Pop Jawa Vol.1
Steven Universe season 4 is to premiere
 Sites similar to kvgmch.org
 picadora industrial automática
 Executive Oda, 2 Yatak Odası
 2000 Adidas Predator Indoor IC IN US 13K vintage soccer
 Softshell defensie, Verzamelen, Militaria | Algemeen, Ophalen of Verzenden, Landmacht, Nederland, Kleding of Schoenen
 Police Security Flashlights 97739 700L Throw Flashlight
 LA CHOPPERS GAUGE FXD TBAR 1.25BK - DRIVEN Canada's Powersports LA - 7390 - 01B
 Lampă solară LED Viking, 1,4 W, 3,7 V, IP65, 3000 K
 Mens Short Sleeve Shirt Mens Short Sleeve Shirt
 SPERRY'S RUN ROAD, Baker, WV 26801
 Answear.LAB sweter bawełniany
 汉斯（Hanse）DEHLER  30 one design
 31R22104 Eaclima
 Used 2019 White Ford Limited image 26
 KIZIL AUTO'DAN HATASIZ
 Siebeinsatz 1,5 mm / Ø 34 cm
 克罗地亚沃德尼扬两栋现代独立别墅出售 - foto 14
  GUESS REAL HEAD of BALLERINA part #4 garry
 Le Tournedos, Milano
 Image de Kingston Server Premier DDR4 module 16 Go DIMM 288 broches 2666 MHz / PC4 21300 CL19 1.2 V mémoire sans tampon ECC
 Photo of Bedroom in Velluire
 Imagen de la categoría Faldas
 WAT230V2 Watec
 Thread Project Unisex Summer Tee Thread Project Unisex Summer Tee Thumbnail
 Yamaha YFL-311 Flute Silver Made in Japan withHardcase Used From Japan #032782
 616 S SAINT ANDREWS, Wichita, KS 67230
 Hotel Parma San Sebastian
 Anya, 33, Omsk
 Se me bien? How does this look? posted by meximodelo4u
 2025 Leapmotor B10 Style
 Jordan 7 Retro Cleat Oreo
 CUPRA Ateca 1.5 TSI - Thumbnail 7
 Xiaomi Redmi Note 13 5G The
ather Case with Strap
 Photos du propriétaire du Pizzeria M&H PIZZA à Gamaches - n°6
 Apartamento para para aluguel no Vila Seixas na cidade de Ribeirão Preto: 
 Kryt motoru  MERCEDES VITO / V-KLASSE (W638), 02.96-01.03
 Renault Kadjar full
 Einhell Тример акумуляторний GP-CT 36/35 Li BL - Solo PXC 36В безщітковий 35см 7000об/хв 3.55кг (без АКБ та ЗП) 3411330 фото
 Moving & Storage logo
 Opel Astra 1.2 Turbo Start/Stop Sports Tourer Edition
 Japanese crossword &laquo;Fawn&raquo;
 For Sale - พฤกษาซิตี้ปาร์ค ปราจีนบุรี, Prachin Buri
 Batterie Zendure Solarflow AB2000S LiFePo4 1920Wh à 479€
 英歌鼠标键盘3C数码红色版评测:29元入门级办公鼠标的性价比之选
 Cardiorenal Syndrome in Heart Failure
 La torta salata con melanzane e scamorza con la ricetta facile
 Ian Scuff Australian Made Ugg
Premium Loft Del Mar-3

──────────────────────────────

Task details: From the listing, copy each line containing the word "Thumbnail".

Response area:
 Thread Project Unisex Summer Tee Thread Project Unisex Summer Tee Thumbnail
 CUPRA Ateca 1.5 TSI - Thumbnail 7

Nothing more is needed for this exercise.